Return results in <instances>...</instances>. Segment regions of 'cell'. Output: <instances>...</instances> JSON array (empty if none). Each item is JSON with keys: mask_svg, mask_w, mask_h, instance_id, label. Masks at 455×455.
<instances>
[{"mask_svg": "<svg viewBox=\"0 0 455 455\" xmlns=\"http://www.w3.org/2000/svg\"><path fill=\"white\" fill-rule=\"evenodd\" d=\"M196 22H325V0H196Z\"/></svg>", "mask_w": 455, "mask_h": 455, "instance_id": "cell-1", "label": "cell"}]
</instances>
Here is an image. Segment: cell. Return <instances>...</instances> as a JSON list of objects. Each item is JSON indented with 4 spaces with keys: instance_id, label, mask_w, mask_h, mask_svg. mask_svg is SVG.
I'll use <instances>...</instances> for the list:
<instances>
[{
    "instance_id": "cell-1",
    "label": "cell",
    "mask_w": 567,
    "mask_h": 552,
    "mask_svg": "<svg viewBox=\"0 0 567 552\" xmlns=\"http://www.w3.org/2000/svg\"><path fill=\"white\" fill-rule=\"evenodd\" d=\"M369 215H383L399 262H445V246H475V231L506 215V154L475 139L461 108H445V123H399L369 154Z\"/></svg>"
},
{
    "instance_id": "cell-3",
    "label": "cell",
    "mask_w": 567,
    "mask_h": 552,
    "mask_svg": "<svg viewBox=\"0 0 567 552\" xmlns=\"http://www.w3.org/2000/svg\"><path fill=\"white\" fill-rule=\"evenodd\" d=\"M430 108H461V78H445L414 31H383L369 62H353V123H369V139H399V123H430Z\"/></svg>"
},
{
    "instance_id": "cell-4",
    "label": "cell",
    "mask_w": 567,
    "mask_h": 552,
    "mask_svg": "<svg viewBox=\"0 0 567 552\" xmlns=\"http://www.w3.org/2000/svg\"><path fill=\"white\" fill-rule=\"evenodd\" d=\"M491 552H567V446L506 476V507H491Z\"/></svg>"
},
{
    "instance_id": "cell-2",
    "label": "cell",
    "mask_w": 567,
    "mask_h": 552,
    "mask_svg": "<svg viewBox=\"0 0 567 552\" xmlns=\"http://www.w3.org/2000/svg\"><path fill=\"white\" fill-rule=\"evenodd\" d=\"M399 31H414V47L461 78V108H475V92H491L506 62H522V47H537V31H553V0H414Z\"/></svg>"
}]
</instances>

# # #

Copy out the records with "Segment" swapped for "Outline" everywhere it appears, leaving everything else the same.

◆ ANSWER FOR THE TASK
Return results in <instances>...</instances>. Outline regions of 'cell'. Output: <instances>...</instances> JSON array (empty if none). Each item is JSON with keys: mask_svg, mask_w, mask_h, instance_id, label. Masks at 455×455.
<instances>
[{"mask_svg": "<svg viewBox=\"0 0 455 455\" xmlns=\"http://www.w3.org/2000/svg\"><path fill=\"white\" fill-rule=\"evenodd\" d=\"M196 22H325V0H196Z\"/></svg>", "mask_w": 455, "mask_h": 455, "instance_id": "cell-1", "label": "cell"}]
</instances>
Here is an image. Outline: cell. Return <instances>...</instances> as a JSON list of objects. Each item is JSON indented with 4 spaces with keys: instance_id, label, mask_w, mask_h, mask_svg. mask_svg is SVG.
I'll use <instances>...</instances> for the list:
<instances>
[{
    "instance_id": "cell-1",
    "label": "cell",
    "mask_w": 567,
    "mask_h": 552,
    "mask_svg": "<svg viewBox=\"0 0 567 552\" xmlns=\"http://www.w3.org/2000/svg\"><path fill=\"white\" fill-rule=\"evenodd\" d=\"M369 215H383L399 262H445V246H475V231L506 215V154L475 139L461 108H445V123H399L369 154Z\"/></svg>"
},
{
    "instance_id": "cell-3",
    "label": "cell",
    "mask_w": 567,
    "mask_h": 552,
    "mask_svg": "<svg viewBox=\"0 0 567 552\" xmlns=\"http://www.w3.org/2000/svg\"><path fill=\"white\" fill-rule=\"evenodd\" d=\"M430 108H461V78H445L414 31H383L369 62H353V123H369V139H399V123H430Z\"/></svg>"
},
{
    "instance_id": "cell-4",
    "label": "cell",
    "mask_w": 567,
    "mask_h": 552,
    "mask_svg": "<svg viewBox=\"0 0 567 552\" xmlns=\"http://www.w3.org/2000/svg\"><path fill=\"white\" fill-rule=\"evenodd\" d=\"M491 552H567V446L506 476V507H491Z\"/></svg>"
},
{
    "instance_id": "cell-2",
    "label": "cell",
    "mask_w": 567,
    "mask_h": 552,
    "mask_svg": "<svg viewBox=\"0 0 567 552\" xmlns=\"http://www.w3.org/2000/svg\"><path fill=\"white\" fill-rule=\"evenodd\" d=\"M399 31H414V47L461 78V108H475V92H491L506 62H522V47H537V31H553V0H414Z\"/></svg>"
}]
</instances>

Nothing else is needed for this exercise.